Out with the old and in with the new. A friend of mine who moved once told me that rather than finding the process chaotic, she found it cathartic. A time to take stock in what was truly needed in her home and to start fresh. Generations ago our ancestors undertook this domestic overhaul in the spring, scrubbing off months of soot and grime that had accumulated in their homes thanks to winter fires, kerosene lamps, and the impracticality of beating carpets in the snow. These days, few of us have to worry about creosote in our kitchens, but the annual ritual of spring cleaning prevails because it just feels so good when the job is done. This year, use this time of renewal to revisit your goals for living cleanly. Take a critical tour of your home, assessing how you’re living up to your own healthy standards. Have you fallen back on great intentions? No worries – we all do. Now is the time to get back on track.
Clean Up the Kitchen
What is under your sink? Purge those cleaners that claim to have magical powers but don’t list ingredients – or who’s ingredients are clearly questionable (if it is purple and smells like a meadow, it probably is questionable). Replace them with non-toxic, plant-based alternatives and avoid sprays, which disperse much of the cleaning agent into the air. It is also easy to make your own effective, inexpensive cleaners using household ingredients such as white vinegar, cornstarch, lemon, and baking soda (see recipes at eartheasy.com). Be sure to check the sink itself for leaks that may keep this area damp and attractive to mold.
How about the cabinets? Clean out old water bottles and food storage containers (including bags) and replace them with non-BPA alternatives that are now readily available at grocery stores. Eliminate non-stick cookware, or at least get rid of any that is showing signs of wear such as scratches or flaking. Consider switching to enamel or cast iron, which will become non-stick if properly seasoned. The fact that it may introduce iron into food is actually a nutritional benefit!

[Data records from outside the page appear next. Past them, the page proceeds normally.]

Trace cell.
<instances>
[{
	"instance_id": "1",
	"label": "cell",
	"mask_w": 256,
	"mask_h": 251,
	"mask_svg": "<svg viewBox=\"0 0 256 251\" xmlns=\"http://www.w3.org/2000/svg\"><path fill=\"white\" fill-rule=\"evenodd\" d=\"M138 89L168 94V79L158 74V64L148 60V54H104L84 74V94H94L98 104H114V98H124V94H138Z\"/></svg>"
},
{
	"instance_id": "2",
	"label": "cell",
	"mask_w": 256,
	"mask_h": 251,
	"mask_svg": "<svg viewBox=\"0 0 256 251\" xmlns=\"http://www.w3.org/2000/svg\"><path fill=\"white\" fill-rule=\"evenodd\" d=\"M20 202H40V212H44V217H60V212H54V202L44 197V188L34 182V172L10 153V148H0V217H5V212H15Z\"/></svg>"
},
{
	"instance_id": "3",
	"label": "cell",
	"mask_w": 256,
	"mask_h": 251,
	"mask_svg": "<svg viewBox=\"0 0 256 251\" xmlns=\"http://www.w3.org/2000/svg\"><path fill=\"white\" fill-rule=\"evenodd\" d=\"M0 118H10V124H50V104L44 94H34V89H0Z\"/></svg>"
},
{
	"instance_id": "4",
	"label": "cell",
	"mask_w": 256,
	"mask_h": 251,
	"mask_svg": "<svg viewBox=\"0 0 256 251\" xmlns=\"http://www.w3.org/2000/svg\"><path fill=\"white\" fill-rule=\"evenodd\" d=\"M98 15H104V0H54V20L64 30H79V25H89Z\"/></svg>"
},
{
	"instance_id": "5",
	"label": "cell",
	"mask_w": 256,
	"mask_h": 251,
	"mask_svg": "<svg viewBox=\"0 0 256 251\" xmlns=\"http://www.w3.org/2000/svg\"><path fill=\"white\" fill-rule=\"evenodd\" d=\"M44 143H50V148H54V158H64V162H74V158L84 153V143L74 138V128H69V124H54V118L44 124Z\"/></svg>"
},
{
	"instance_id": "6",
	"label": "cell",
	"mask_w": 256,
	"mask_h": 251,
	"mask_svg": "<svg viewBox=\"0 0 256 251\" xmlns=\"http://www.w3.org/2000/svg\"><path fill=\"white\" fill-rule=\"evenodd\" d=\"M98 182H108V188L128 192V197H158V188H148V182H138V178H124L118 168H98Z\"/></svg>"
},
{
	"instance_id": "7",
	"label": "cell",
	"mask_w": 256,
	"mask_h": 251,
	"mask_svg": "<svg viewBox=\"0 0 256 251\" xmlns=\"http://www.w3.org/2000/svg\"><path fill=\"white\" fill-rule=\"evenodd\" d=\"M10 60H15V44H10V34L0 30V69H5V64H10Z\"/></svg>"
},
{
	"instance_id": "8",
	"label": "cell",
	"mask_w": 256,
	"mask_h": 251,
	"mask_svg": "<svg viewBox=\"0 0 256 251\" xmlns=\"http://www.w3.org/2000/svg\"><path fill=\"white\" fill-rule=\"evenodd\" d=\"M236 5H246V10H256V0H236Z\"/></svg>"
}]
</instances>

Ever think that maybe it isn’t a good thing that your clothes smell like perfume days after they’ve been washed? Artificial fragrances (which often contain hundreds of synthetic chemicals) and funky colors aren’t necessary to clean clothes. Use natural, environmentally-friendly detergents that are just as effective at removing dirt and odors – not masking them. These products usually list ingredients on the package for consumers. Hold the same standards for other laundry products like dryer sheets, stain spray, and bleach. Try natural brands that are up front about what they contain (and what they don’t).
Dust mites be gone! Actually, it is impossible to be completely rid of these microscopic creatures, but it is relatively easy to manage them. Wash all bedding – including comforters, mattress pads, bed skirts and pillows – in very hot water. For items that can’t be laundered in hot water, adding tea tree or eucalyptus oil to cooler wash water kills the mites, and smaller items can be put in the freezer for at least 24 hours. Use a couple of teaspoons of essential oil mixed with a pint of water to damp dust furniture and clean floors. You can also buy allergy covers for the pillows and the mattress and create a physical barrier.

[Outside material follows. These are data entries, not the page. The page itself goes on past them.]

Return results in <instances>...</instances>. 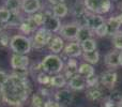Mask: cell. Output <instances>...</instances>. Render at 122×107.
Returning a JSON list of instances; mask_svg holds the SVG:
<instances>
[{
    "label": "cell",
    "instance_id": "6da1fadb",
    "mask_svg": "<svg viewBox=\"0 0 122 107\" xmlns=\"http://www.w3.org/2000/svg\"><path fill=\"white\" fill-rule=\"evenodd\" d=\"M31 87L27 77H20L14 73L9 75L3 86L0 87L2 100L13 107L24 106L29 97Z\"/></svg>",
    "mask_w": 122,
    "mask_h": 107
},
{
    "label": "cell",
    "instance_id": "7a4b0ae2",
    "mask_svg": "<svg viewBox=\"0 0 122 107\" xmlns=\"http://www.w3.org/2000/svg\"><path fill=\"white\" fill-rule=\"evenodd\" d=\"M41 65H42L43 72L48 74H56V75L59 74L63 70V66H64L62 59L55 54L47 55L42 60Z\"/></svg>",
    "mask_w": 122,
    "mask_h": 107
},
{
    "label": "cell",
    "instance_id": "3957f363",
    "mask_svg": "<svg viewBox=\"0 0 122 107\" xmlns=\"http://www.w3.org/2000/svg\"><path fill=\"white\" fill-rule=\"evenodd\" d=\"M10 47L14 51V54L26 55L30 53V51H31L32 43L30 41V39H28L27 36L17 34V36H13L11 38Z\"/></svg>",
    "mask_w": 122,
    "mask_h": 107
},
{
    "label": "cell",
    "instance_id": "277c9868",
    "mask_svg": "<svg viewBox=\"0 0 122 107\" xmlns=\"http://www.w3.org/2000/svg\"><path fill=\"white\" fill-rule=\"evenodd\" d=\"M85 8L93 14H105L112 8L110 0H85Z\"/></svg>",
    "mask_w": 122,
    "mask_h": 107
},
{
    "label": "cell",
    "instance_id": "5b68a950",
    "mask_svg": "<svg viewBox=\"0 0 122 107\" xmlns=\"http://www.w3.org/2000/svg\"><path fill=\"white\" fill-rule=\"evenodd\" d=\"M44 16V20H43V26H44V29L48 30L49 32H57L60 31L61 29V23L60 19L58 17H56L53 13L51 12H45L43 14Z\"/></svg>",
    "mask_w": 122,
    "mask_h": 107
},
{
    "label": "cell",
    "instance_id": "8992f818",
    "mask_svg": "<svg viewBox=\"0 0 122 107\" xmlns=\"http://www.w3.org/2000/svg\"><path fill=\"white\" fill-rule=\"evenodd\" d=\"M53 39L51 36V32H49L48 30L44 29V28H41L38 29L36 31V34L33 36V42H34V47H43L45 45L49 44L51 40Z\"/></svg>",
    "mask_w": 122,
    "mask_h": 107
},
{
    "label": "cell",
    "instance_id": "52a82bcc",
    "mask_svg": "<svg viewBox=\"0 0 122 107\" xmlns=\"http://www.w3.org/2000/svg\"><path fill=\"white\" fill-rule=\"evenodd\" d=\"M29 65V58L26 55L14 54L11 57V66L15 71L18 70H27Z\"/></svg>",
    "mask_w": 122,
    "mask_h": 107
},
{
    "label": "cell",
    "instance_id": "ba28073f",
    "mask_svg": "<svg viewBox=\"0 0 122 107\" xmlns=\"http://www.w3.org/2000/svg\"><path fill=\"white\" fill-rule=\"evenodd\" d=\"M78 31H79L78 24H67V25H64L63 27H61L60 34L64 39L74 40V39H77Z\"/></svg>",
    "mask_w": 122,
    "mask_h": 107
},
{
    "label": "cell",
    "instance_id": "9c48e42d",
    "mask_svg": "<svg viewBox=\"0 0 122 107\" xmlns=\"http://www.w3.org/2000/svg\"><path fill=\"white\" fill-rule=\"evenodd\" d=\"M55 99H56V102H57L60 106L65 107V106H69V105L72 104V101H73V94H72V92L70 90L62 89V90H59V91L56 92Z\"/></svg>",
    "mask_w": 122,
    "mask_h": 107
},
{
    "label": "cell",
    "instance_id": "30bf717a",
    "mask_svg": "<svg viewBox=\"0 0 122 107\" xmlns=\"http://www.w3.org/2000/svg\"><path fill=\"white\" fill-rule=\"evenodd\" d=\"M85 18H86V26L91 30V31H92V30L95 31L100 26H102L104 23H105L104 18L101 16V15L93 14V13H91V14H87L86 13Z\"/></svg>",
    "mask_w": 122,
    "mask_h": 107
},
{
    "label": "cell",
    "instance_id": "8fae6325",
    "mask_svg": "<svg viewBox=\"0 0 122 107\" xmlns=\"http://www.w3.org/2000/svg\"><path fill=\"white\" fill-rule=\"evenodd\" d=\"M21 9L25 13L36 14L41 9V2L40 0H23L21 1Z\"/></svg>",
    "mask_w": 122,
    "mask_h": 107
},
{
    "label": "cell",
    "instance_id": "7c38bea8",
    "mask_svg": "<svg viewBox=\"0 0 122 107\" xmlns=\"http://www.w3.org/2000/svg\"><path fill=\"white\" fill-rule=\"evenodd\" d=\"M117 78H118V76H117L116 72L108 71L101 75V82L107 88H112L117 82Z\"/></svg>",
    "mask_w": 122,
    "mask_h": 107
},
{
    "label": "cell",
    "instance_id": "4fadbf2b",
    "mask_svg": "<svg viewBox=\"0 0 122 107\" xmlns=\"http://www.w3.org/2000/svg\"><path fill=\"white\" fill-rule=\"evenodd\" d=\"M69 86L73 90H82L86 87V78L77 73L69 80Z\"/></svg>",
    "mask_w": 122,
    "mask_h": 107
},
{
    "label": "cell",
    "instance_id": "5bb4252c",
    "mask_svg": "<svg viewBox=\"0 0 122 107\" xmlns=\"http://www.w3.org/2000/svg\"><path fill=\"white\" fill-rule=\"evenodd\" d=\"M64 54L66 56H69L70 58H75V57H78L81 55V47H80L79 43H70L65 46L64 48Z\"/></svg>",
    "mask_w": 122,
    "mask_h": 107
},
{
    "label": "cell",
    "instance_id": "9a60e30c",
    "mask_svg": "<svg viewBox=\"0 0 122 107\" xmlns=\"http://www.w3.org/2000/svg\"><path fill=\"white\" fill-rule=\"evenodd\" d=\"M78 73V65H77V61L75 59H69L67 61L66 67H65V72H64V77L71 79L74 75Z\"/></svg>",
    "mask_w": 122,
    "mask_h": 107
},
{
    "label": "cell",
    "instance_id": "2e32d148",
    "mask_svg": "<svg viewBox=\"0 0 122 107\" xmlns=\"http://www.w3.org/2000/svg\"><path fill=\"white\" fill-rule=\"evenodd\" d=\"M105 64L108 67H117L119 65V53L116 51H110L105 56Z\"/></svg>",
    "mask_w": 122,
    "mask_h": 107
},
{
    "label": "cell",
    "instance_id": "e0dca14e",
    "mask_svg": "<svg viewBox=\"0 0 122 107\" xmlns=\"http://www.w3.org/2000/svg\"><path fill=\"white\" fill-rule=\"evenodd\" d=\"M63 46H64V43H63V40L60 36H54L49 42V49L55 55L59 54L63 49Z\"/></svg>",
    "mask_w": 122,
    "mask_h": 107
},
{
    "label": "cell",
    "instance_id": "ac0fdd59",
    "mask_svg": "<svg viewBox=\"0 0 122 107\" xmlns=\"http://www.w3.org/2000/svg\"><path fill=\"white\" fill-rule=\"evenodd\" d=\"M106 25H107V29H108V34H116L118 33L119 29H120V21L118 20V18L117 17H110L109 19L107 20V23H106Z\"/></svg>",
    "mask_w": 122,
    "mask_h": 107
},
{
    "label": "cell",
    "instance_id": "d6986e66",
    "mask_svg": "<svg viewBox=\"0 0 122 107\" xmlns=\"http://www.w3.org/2000/svg\"><path fill=\"white\" fill-rule=\"evenodd\" d=\"M78 74L87 79L88 77L94 75L95 73H94V69H93V66L91 64H89V63H82L78 67Z\"/></svg>",
    "mask_w": 122,
    "mask_h": 107
},
{
    "label": "cell",
    "instance_id": "ffe728a7",
    "mask_svg": "<svg viewBox=\"0 0 122 107\" xmlns=\"http://www.w3.org/2000/svg\"><path fill=\"white\" fill-rule=\"evenodd\" d=\"M91 36H92V31H91L87 26L79 27V31H78V34H77L78 42L82 43L84 41H87V40H89V39H91Z\"/></svg>",
    "mask_w": 122,
    "mask_h": 107
},
{
    "label": "cell",
    "instance_id": "44dd1931",
    "mask_svg": "<svg viewBox=\"0 0 122 107\" xmlns=\"http://www.w3.org/2000/svg\"><path fill=\"white\" fill-rule=\"evenodd\" d=\"M69 13V9H67L66 4L64 3H60L57 4V5H54L53 8V14L55 15L58 18H62V17H65Z\"/></svg>",
    "mask_w": 122,
    "mask_h": 107
},
{
    "label": "cell",
    "instance_id": "7402d4cb",
    "mask_svg": "<svg viewBox=\"0 0 122 107\" xmlns=\"http://www.w3.org/2000/svg\"><path fill=\"white\" fill-rule=\"evenodd\" d=\"M102 91L100 90L97 87H91L87 90L86 92V97L89 101H97L102 97Z\"/></svg>",
    "mask_w": 122,
    "mask_h": 107
},
{
    "label": "cell",
    "instance_id": "603a6c76",
    "mask_svg": "<svg viewBox=\"0 0 122 107\" xmlns=\"http://www.w3.org/2000/svg\"><path fill=\"white\" fill-rule=\"evenodd\" d=\"M20 6H21L20 0H6L5 1V8L12 14H19Z\"/></svg>",
    "mask_w": 122,
    "mask_h": 107
},
{
    "label": "cell",
    "instance_id": "cb8c5ba5",
    "mask_svg": "<svg viewBox=\"0 0 122 107\" xmlns=\"http://www.w3.org/2000/svg\"><path fill=\"white\" fill-rule=\"evenodd\" d=\"M49 85L56 87V88H62L66 85V79L63 75H60V74H57V75L51 77V82Z\"/></svg>",
    "mask_w": 122,
    "mask_h": 107
},
{
    "label": "cell",
    "instance_id": "d4e9b609",
    "mask_svg": "<svg viewBox=\"0 0 122 107\" xmlns=\"http://www.w3.org/2000/svg\"><path fill=\"white\" fill-rule=\"evenodd\" d=\"M82 57H84V59L89 64H97L100 60V54L97 51H90V53H84Z\"/></svg>",
    "mask_w": 122,
    "mask_h": 107
},
{
    "label": "cell",
    "instance_id": "484cf974",
    "mask_svg": "<svg viewBox=\"0 0 122 107\" xmlns=\"http://www.w3.org/2000/svg\"><path fill=\"white\" fill-rule=\"evenodd\" d=\"M80 47H81V51H84V53L94 51L97 49V42L93 39H89V40L80 43Z\"/></svg>",
    "mask_w": 122,
    "mask_h": 107
},
{
    "label": "cell",
    "instance_id": "4316f807",
    "mask_svg": "<svg viewBox=\"0 0 122 107\" xmlns=\"http://www.w3.org/2000/svg\"><path fill=\"white\" fill-rule=\"evenodd\" d=\"M108 101L112 104H114L116 107H119L120 104L122 103V93L118 90H115L112 92V94L108 97Z\"/></svg>",
    "mask_w": 122,
    "mask_h": 107
},
{
    "label": "cell",
    "instance_id": "83f0119b",
    "mask_svg": "<svg viewBox=\"0 0 122 107\" xmlns=\"http://www.w3.org/2000/svg\"><path fill=\"white\" fill-rule=\"evenodd\" d=\"M11 17H12V13L4 6V8H0V23L2 24H8L10 21Z\"/></svg>",
    "mask_w": 122,
    "mask_h": 107
},
{
    "label": "cell",
    "instance_id": "f1b7e54d",
    "mask_svg": "<svg viewBox=\"0 0 122 107\" xmlns=\"http://www.w3.org/2000/svg\"><path fill=\"white\" fill-rule=\"evenodd\" d=\"M44 101L40 94H33L31 100V106L32 107H44Z\"/></svg>",
    "mask_w": 122,
    "mask_h": 107
},
{
    "label": "cell",
    "instance_id": "f546056e",
    "mask_svg": "<svg viewBox=\"0 0 122 107\" xmlns=\"http://www.w3.org/2000/svg\"><path fill=\"white\" fill-rule=\"evenodd\" d=\"M36 79H38V82H40L41 85H43V86L49 85V82H51V77H49L48 75H46L44 72H41L40 74H38Z\"/></svg>",
    "mask_w": 122,
    "mask_h": 107
},
{
    "label": "cell",
    "instance_id": "4dcf8cb0",
    "mask_svg": "<svg viewBox=\"0 0 122 107\" xmlns=\"http://www.w3.org/2000/svg\"><path fill=\"white\" fill-rule=\"evenodd\" d=\"M112 43H114L115 47L118 49H120L122 51V32L121 33H116L114 36V38H112Z\"/></svg>",
    "mask_w": 122,
    "mask_h": 107
},
{
    "label": "cell",
    "instance_id": "1f68e13d",
    "mask_svg": "<svg viewBox=\"0 0 122 107\" xmlns=\"http://www.w3.org/2000/svg\"><path fill=\"white\" fill-rule=\"evenodd\" d=\"M97 82H99V77L94 74V75L90 76V77H88L86 79V86L88 87V88H91V87H97Z\"/></svg>",
    "mask_w": 122,
    "mask_h": 107
},
{
    "label": "cell",
    "instance_id": "d6a6232c",
    "mask_svg": "<svg viewBox=\"0 0 122 107\" xmlns=\"http://www.w3.org/2000/svg\"><path fill=\"white\" fill-rule=\"evenodd\" d=\"M95 33L99 36H105L108 34V29H107V25L106 23H104L102 26H100L97 30H95Z\"/></svg>",
    "mask_w": 122,
    "mask_h": 107
},
{
    "label": "cell",
    "instance_id": "836d02e7",
    "mask_svg": "<svg viewBox=\"0 0 122 107\" xmlns=\"http://www.w3.org/2000/svg\"><path fill=\"white\" fill-rule=\"evenodd\" d=\"M10 41H11V39L9 38L5 33H0V44H1L2 46H8V45H10Z\"/></svg>",
    "mask_w": 122,
    "mask_h": 107
},
{
    "label": "cell",
    "instance_id": "e575fe53",
    "mask_svg": "<svg viewBox=\"0 0 122 107\" xmlns=\"http://www.w3.org/2000/svg\"><path fill=\"white\" fill-rule=\"evenodd\" d=\"M9 75L5 73V72L3 71H0V87L3 86V84L6 82V79H8Z\"/></svg>",
    "mask_w": 122,
    "mask_h": 107
},
{
    "label": "cell",
    "instance_id": "d590c367",
    "mask_svg": "<svg viewBox=\"0 0 122 107\" xmlns=\"http://www.w3.org/2000/svg\"><path fill=\"white\" fill-rule=\"evenodd\" d=\"M44 107H61V106L56 101H51V100H49V101L45 102Z\"/></svg>",
    "mask_w": 122,
    "mask_h": 107
},
{
    "label": "cell",
    "instance_id": "8d00e7d4",
    "mask_svg": "<svg viewBox=\"0 0 122 107\" xmlns=\"http://www.w3.org/2000/svg\"><path fill=\"white\" fill-rule=\"evenodd\" d=\"M49 3H51L53 5H57L60 3H64V0H48Z\"/></svg>",
    "mask_w": 122,
    "mask_h": 107
},
{
    "label": "cell",
    "instance_id": "74e56055",
    "mask_svg": "<svg viewBox=\"0 0 122 107\" xmlns=\"http://www.w3.org/2000/svg\"><path fill=\"white\" fill-rule=\"evenodd\" d=\"M119 65L122 66V51L119 53Z\"/></svg>",
    "mask_w": 122,
    "mask_h": 107
},
{
    "label": "cell",
    "instance_id": "f35d334b",
    "mask_svg": "<svg viewBox=\"0 0 122 107\" xmlns=\"http://www.w3.org/2000/svg\"><path fill=\"white\" fill-rule=\"evenodd\" d=\"M4 27H5V25H4V24H2V23H0V33H1V31L3 30Z\"/></svg>",
    "mask_w": 122,
    "mask_h": 107
},
{
    "label": "cell",
    "instance_id": "ab89813d",
    "mask_svg": "<svg viewBox=\"0 0 122 107\" xmlns=\"http://www.w3.org/2000/svg\"><path fill=\"white\" fill-rule=\"evenodd\" d=\"M117 18H118V20L120 21V24L122 25V14H121V15H119V16H117Z\"/></svg>",
    "mask_w": 122,
    "mask_h": 107
},
{
    "label": "cell",
    "instance_id": "60d3db41",
    "mask_svg": "<svg viewBox=\"0 0 122 107\" xmlns=\"http://www.w3.org/2000/svg\"><path fill=\"white\" fill-rule=\"evenodd\" d=\"M119 107H122V103H121V104H120V106H119Z\"/></svg>",
    "mask_w": 122,
    "mask_h": 107
},
{
    "label": "cell",
    "instance_id": "b9f144b4",
    "mask_svg": "<svg viewBox=\"0 0 122 107\" xmlns=\"http://www.w3.org/2000/svg\"><path fill=\"white\" fill-rule=\"evenodd\" d=\"M0 99H1V93H0Z\"/></svg>",
    "mask_w": 122,
    "mask_h": 107
}]
</instances>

Move alarm clocks, phones, and other electronics away from beds to limit exposure to electromagnetic radiation. Consider using a salt lamp. By naturally flooding an area with negative ions, salt lamps may improve air quality, reduce stress, improve sleep, increase energy levels, and reduce allergy and asthma symptoms. They’re great for every room in the house!
A Better Bathroom
How’s your medicine cabinet? Clear out the post-date products and ensure a good supply of basics including supplements such as a whole food multivitamin (such as IntraKid and IntraMax) a probiotic, vitamin D and fish oil. Take a close look at your health and beauty products, eliminating those that will expose your body to irritating and harmful chemicals (see www.EWG.org and www.SaferChemicals.org) such as parabens, formaldehyde, triclosan, and phthalates in products such as moisturizers, soaps and shampoos, cosmetics, nail polish, and deodorant. Women should pay special attention to feminine care products and lubricants which may expose sensitive, highly absorptive areas to toxic chemicals. If a product doesn’t list its ingredients, move to one that does. Cotton products may pose less health risk than synthetic fibers (such as rayon), and it is best to avoid scented tampons and pads.
Take it Outside
As bulbs push their way through the soil, so do weeds. Few of us have the patience to individually pick them from our lawns (kudos to those of you who do!), so we’re understandably tempted to engage a chemical lawn care service to feed our obsession with perfect turf. STOP! Herbicides, pesticides and fungicides widely associated with neurological damage, reproductive harm and cancer are routinely used in chemical lawn care, and there are safer alternatives. Find a service that provides organic lawn care using natural fertilizers such as chicken poop. There are also many organic options for do-it-yourselfers available online or in hardware stores.
The act of spring cleaning can itself be therapeutic, so embrace the ritual! Set aside time to detox your home and start afresh. Then sit back, relax, and be mindful of feeling refreshed and rejuvenated.